Doctors can’t do everything for thyroid patients.

There are good and great thyroid doctors, but many patients with great thyroid doctors still thrive on interaction with other thyroid patients.

We as a community of patients can do a lot that our doctor’s can’t do, and some things that they don’t have the desire to do.

  • Between appointments, we often have questions and concerns that can be addressed by experienced thyroid patients.
  • We may experience surprises in our thyroid disease and its therapy that drive us to look beyond our doctor’s expertise.
  • We may simply want to seek additional ways of optimizing our thyroid health that go beyond what our local thyroid healthcare system can provide.
  • We can all benefit from the social and psychological support of peers during our thyroid health journey.

So let’s learn from each other and our moderators as we do our best to uphold principles of evidence-based peer-led thyroid support.

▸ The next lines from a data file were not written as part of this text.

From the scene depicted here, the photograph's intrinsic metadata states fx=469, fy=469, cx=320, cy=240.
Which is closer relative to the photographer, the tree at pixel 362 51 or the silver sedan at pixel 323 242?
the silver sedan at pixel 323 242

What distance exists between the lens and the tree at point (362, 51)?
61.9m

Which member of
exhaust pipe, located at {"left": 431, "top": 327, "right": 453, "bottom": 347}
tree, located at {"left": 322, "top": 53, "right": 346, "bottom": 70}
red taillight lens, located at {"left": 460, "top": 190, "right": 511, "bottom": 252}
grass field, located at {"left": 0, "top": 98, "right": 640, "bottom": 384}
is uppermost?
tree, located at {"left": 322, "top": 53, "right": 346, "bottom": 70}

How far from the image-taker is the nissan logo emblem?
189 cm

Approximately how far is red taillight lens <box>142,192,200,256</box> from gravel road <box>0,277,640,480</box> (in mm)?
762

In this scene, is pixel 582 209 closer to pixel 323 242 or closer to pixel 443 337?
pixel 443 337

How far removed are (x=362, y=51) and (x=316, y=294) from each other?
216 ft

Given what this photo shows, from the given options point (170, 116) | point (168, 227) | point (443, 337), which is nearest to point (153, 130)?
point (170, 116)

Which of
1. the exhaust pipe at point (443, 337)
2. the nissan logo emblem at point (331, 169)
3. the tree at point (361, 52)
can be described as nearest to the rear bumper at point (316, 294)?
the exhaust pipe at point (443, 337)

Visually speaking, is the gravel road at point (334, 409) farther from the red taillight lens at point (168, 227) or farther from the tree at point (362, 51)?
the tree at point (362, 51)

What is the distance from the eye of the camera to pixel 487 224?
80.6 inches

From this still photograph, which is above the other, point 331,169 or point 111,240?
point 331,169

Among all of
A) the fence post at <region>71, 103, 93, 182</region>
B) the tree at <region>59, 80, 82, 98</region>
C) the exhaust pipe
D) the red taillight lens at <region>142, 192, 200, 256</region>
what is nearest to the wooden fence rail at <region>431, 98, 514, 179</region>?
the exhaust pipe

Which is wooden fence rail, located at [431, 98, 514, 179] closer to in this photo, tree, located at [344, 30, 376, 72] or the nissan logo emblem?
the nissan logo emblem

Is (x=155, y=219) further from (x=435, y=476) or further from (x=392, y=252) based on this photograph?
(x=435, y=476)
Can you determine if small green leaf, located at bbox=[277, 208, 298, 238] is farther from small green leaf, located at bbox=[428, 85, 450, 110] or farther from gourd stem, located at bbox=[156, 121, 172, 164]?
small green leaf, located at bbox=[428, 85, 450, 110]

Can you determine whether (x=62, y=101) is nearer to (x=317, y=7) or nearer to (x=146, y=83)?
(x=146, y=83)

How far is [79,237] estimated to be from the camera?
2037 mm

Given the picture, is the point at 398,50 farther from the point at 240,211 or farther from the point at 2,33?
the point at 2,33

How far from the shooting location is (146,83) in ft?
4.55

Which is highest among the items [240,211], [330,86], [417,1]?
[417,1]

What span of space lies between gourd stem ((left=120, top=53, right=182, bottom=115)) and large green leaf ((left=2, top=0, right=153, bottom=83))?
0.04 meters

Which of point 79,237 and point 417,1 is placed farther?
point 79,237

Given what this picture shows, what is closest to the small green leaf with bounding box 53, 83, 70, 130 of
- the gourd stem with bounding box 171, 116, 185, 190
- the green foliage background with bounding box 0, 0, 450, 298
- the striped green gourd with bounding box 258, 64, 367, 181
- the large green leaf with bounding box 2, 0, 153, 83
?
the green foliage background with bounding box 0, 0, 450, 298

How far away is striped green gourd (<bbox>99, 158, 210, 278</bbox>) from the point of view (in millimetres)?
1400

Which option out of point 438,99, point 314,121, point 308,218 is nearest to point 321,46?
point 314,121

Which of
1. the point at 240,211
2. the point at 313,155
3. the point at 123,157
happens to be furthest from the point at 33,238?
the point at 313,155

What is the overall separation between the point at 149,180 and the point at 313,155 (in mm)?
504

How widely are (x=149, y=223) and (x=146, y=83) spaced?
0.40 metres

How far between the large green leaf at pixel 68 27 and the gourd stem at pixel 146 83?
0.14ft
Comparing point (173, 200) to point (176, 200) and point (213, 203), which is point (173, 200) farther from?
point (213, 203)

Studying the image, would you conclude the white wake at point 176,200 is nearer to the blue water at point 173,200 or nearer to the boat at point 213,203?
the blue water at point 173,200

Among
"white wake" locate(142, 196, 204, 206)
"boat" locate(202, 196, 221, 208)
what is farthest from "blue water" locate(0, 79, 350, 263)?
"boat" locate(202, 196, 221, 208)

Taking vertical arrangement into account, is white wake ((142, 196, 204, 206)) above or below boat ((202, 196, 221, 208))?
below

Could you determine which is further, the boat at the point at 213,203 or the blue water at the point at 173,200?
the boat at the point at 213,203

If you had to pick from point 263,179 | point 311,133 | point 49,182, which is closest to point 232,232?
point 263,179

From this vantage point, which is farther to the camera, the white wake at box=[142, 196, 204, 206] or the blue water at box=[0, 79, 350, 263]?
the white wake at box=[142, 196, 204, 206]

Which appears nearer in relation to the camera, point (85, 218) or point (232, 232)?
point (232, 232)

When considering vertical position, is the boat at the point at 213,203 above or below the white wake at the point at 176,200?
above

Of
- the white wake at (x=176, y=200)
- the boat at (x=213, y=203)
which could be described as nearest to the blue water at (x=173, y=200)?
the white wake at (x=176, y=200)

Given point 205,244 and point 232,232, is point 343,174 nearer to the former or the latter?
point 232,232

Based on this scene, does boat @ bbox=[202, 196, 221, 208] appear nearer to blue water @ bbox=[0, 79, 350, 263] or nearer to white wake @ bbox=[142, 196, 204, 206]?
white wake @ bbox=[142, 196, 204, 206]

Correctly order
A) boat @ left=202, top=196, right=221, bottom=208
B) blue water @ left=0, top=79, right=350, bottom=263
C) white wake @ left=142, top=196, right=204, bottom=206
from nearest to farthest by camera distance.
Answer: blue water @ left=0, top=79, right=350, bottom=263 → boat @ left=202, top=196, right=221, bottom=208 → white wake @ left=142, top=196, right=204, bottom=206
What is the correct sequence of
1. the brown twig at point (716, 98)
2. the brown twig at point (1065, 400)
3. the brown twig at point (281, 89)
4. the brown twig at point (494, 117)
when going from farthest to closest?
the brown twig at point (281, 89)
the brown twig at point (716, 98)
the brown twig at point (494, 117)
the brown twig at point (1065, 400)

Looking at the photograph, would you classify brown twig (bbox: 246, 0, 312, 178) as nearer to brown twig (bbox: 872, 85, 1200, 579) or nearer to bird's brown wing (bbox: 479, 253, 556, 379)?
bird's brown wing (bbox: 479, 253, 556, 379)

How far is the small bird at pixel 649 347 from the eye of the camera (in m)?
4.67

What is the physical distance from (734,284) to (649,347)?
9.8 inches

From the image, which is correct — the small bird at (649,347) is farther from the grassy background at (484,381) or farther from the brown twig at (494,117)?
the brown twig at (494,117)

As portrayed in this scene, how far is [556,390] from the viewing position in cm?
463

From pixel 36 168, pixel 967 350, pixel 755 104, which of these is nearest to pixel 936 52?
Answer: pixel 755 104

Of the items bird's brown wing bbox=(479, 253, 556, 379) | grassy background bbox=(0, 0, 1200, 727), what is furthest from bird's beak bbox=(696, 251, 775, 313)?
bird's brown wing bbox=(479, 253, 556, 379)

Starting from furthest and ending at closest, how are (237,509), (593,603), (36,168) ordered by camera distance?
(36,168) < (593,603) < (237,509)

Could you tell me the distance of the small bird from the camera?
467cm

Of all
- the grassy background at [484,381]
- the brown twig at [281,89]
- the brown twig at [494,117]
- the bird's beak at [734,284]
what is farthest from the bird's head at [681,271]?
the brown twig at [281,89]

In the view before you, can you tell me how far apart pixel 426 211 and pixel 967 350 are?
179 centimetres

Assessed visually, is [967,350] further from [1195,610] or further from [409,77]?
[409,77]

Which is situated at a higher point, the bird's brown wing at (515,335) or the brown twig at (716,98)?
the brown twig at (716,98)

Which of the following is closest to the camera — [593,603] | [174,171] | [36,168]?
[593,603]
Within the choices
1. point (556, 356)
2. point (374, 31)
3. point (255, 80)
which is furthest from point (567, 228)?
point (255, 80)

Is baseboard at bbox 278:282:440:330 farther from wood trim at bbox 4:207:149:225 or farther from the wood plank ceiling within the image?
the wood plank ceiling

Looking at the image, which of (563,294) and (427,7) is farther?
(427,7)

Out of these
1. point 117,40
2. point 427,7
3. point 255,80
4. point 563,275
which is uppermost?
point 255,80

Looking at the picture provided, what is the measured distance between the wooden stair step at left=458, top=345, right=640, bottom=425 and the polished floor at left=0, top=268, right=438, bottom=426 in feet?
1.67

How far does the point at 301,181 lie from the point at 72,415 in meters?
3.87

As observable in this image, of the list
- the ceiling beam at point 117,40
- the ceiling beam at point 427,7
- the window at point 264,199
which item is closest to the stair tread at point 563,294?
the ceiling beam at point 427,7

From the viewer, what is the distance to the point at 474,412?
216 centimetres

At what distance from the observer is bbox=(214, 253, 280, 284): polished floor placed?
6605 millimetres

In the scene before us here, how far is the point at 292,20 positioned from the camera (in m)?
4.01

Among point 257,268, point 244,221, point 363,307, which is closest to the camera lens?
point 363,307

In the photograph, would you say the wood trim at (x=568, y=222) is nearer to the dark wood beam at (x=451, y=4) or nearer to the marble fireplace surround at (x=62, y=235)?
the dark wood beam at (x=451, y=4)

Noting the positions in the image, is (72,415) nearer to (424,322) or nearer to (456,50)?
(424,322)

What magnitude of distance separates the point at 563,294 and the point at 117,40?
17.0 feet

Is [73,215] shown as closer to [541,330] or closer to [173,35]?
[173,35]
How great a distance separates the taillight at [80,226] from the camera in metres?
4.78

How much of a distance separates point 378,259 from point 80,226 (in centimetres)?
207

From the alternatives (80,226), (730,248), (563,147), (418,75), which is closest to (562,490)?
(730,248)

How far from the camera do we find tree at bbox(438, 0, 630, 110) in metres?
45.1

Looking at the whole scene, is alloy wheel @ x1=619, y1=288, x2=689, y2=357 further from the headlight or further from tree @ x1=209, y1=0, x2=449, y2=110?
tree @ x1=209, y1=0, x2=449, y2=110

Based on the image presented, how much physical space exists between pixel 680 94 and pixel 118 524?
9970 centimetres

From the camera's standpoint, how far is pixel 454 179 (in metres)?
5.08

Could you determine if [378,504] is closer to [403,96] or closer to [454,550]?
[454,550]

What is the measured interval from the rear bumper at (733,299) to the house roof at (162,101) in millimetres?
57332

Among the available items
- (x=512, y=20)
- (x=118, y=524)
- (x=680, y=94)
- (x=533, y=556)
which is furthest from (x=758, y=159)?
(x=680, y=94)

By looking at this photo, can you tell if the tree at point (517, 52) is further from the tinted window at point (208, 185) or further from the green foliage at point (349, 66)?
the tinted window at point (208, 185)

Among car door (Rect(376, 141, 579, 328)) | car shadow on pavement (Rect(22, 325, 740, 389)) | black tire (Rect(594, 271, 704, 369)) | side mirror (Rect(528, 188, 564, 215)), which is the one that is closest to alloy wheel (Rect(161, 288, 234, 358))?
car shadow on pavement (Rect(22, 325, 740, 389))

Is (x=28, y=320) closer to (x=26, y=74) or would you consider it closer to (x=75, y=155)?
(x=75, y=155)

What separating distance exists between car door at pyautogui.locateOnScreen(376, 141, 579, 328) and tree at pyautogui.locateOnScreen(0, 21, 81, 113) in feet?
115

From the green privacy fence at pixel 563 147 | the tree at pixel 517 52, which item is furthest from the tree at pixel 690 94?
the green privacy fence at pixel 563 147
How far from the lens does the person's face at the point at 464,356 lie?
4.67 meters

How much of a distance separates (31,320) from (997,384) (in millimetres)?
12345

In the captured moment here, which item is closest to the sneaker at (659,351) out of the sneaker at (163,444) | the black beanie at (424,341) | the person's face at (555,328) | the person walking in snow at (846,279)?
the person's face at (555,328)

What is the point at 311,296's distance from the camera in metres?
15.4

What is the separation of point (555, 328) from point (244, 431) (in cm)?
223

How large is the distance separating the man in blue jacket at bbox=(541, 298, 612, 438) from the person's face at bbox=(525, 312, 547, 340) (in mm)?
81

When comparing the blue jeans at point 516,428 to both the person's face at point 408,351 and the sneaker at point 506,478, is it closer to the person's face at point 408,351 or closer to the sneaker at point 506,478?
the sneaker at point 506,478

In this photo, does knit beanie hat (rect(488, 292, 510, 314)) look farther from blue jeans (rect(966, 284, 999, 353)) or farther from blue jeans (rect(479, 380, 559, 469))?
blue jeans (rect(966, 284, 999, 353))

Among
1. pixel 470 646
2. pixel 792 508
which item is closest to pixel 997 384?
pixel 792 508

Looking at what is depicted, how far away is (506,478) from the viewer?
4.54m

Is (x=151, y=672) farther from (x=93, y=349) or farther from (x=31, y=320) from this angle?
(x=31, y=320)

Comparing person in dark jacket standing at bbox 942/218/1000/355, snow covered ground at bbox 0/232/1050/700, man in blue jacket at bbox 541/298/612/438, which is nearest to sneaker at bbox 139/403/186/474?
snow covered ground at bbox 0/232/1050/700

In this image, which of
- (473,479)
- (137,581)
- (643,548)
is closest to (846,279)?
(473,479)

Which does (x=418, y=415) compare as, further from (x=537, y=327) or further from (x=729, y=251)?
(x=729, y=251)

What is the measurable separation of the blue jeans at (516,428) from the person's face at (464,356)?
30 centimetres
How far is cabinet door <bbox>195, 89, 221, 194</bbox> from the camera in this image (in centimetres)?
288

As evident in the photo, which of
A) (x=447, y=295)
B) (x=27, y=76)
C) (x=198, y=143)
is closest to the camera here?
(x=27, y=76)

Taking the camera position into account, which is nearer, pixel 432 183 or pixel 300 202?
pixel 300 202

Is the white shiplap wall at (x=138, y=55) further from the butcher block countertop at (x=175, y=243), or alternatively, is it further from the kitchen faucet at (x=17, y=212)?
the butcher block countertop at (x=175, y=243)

1. Disease-specific peer community support

Many of us thrive on a sense of community and the feeling of belonging in our identity as a “thyroid patient,” knowing that we are not alone in our thyroid-related struggles, anxieties, and questions.

This involves sending interpersonal messages of kindness, support, similar experiences, and sympathy.

How we can support

  • Welcome new members with kindness.
  • Offer some sort of affirmation before expressing doubts or disagreement.
  • Repeat some specific information the poster has given to confirm that you have carefully read/listened.
  • Ask for more information when not enough is there to provide helpful support.
  • Demonstrate by your own sharing of stories that the forum is a safe space to be vulnerable and share our thyroid stories
  • Express appreciation and heartfelt congratulations for others’ successes
  • Acknowledge and respect that each of us is unique in our disease, our response to therapies, and our thyroid journey.
2. Mentoring and modeling of critical thinking and research skills
[Read the post on evidence-based thyroid therapy]

This involves

  • Helping each other to understand our disease and therapy more deeply.
  • Helping each other find credible answers by citing and linking to sources.
  • Reviewing sources that we link to, whether we trust them or not. Being open to mutual education.
  • While offering tips to peers, providing cautions, “only if or when” statements, and limitations about using them.

How we can support

  • Thyroid patients who have more advanced knowledge, critical thinking, and research skills ought to model their online search skills, making transparent their step by step searching, source-evaluating, careful reading, and thinking processes.
  • Anyone, not just official moderators, should feel encouraged to play the role of peer mentor and peer educator, as long as they are not just offering advice but supporting and analyzing their own advice and being open to respectful mutual correction.
3. Sharing evidence-based links to thyroid information.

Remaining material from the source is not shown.